Federal Finance Minister Bill Morneau announced another change Thursday to his controversial tax proposals to address the concerns of farmers and fishers.
Morneau made the announcement at a farm alongside Agriculture Minister Lawrence MacAulay in Erinsville, Ontario
Morneau said the government is abandoning the proposed tax reform that would have restricted the conversion of income into capital gains.
This was the proposal that would have made it more difficult for farmers and other business owners to pass on their businesses to their children.
Proposed reforms had raised fears they could add significant costs for some business owners who hope to keep certain types of businesses — like farms — in the family.
The federal government’s initial announcement to ‘passive investment’ received a lukewarm response from Saskatchewan’s agriculture sector.
Finance Minister Bill Mourneau had said a threshold of 50-thousand dollars of passive income investment could be sheltered each year.
Todd Lewis, the President of the Agricultural Producers Association of Saskatchewan said 50-thousand seemed low for investments in agriculture.

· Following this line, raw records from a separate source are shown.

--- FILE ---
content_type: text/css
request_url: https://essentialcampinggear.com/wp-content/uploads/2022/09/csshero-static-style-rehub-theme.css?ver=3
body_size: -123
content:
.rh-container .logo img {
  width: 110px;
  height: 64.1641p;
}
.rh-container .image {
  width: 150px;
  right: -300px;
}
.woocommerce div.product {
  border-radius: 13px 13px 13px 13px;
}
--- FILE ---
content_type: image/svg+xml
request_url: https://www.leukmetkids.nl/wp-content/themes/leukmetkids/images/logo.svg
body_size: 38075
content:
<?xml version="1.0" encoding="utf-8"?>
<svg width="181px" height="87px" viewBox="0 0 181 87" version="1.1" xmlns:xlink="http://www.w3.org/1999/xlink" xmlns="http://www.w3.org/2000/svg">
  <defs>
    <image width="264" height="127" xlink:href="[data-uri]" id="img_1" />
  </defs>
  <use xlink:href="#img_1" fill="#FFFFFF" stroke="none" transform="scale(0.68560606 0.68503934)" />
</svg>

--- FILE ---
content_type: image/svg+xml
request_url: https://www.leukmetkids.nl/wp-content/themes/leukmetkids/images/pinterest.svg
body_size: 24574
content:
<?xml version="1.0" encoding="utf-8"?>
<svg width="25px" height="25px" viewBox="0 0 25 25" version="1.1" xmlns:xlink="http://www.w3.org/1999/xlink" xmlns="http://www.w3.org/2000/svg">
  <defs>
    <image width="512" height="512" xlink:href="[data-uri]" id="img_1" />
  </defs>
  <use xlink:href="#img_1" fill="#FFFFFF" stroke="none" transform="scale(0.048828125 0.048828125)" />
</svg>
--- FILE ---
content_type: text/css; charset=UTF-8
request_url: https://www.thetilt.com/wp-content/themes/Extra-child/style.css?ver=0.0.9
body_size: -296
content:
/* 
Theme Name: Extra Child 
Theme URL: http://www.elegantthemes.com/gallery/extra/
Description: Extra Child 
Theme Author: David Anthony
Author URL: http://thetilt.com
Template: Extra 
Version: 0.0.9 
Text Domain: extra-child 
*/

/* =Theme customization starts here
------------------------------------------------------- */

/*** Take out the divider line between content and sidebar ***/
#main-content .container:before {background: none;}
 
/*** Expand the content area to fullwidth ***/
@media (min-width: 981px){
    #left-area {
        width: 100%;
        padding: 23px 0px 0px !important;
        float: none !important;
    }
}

“Just a first blush, the 50-thousand maybe seems a little low for most agriculture operations, but Mr Mourneau says he is going to listen to what farmers have to say and he’s heard a lot and hopefully he keeps listening to it,” Lewis said on Wednesday.
Morneau has already said he’s listened to the worries and technical fixes were likely on the way to address the issue.
Earlier this week, the government also ditched another proposed measure that would have had a negative impact on the intergenerational transfer of family businesses.
Morneau also announced this week he will scale back a proposal to crack down on passive investment income, which was one of the most contentious elements of his plan.
The Liberals are continuing their week-long effort to adjust the proposals in hopes of calming angry entrepreneurs, doctors, farmers, tax experts and Liberal backbench MPs.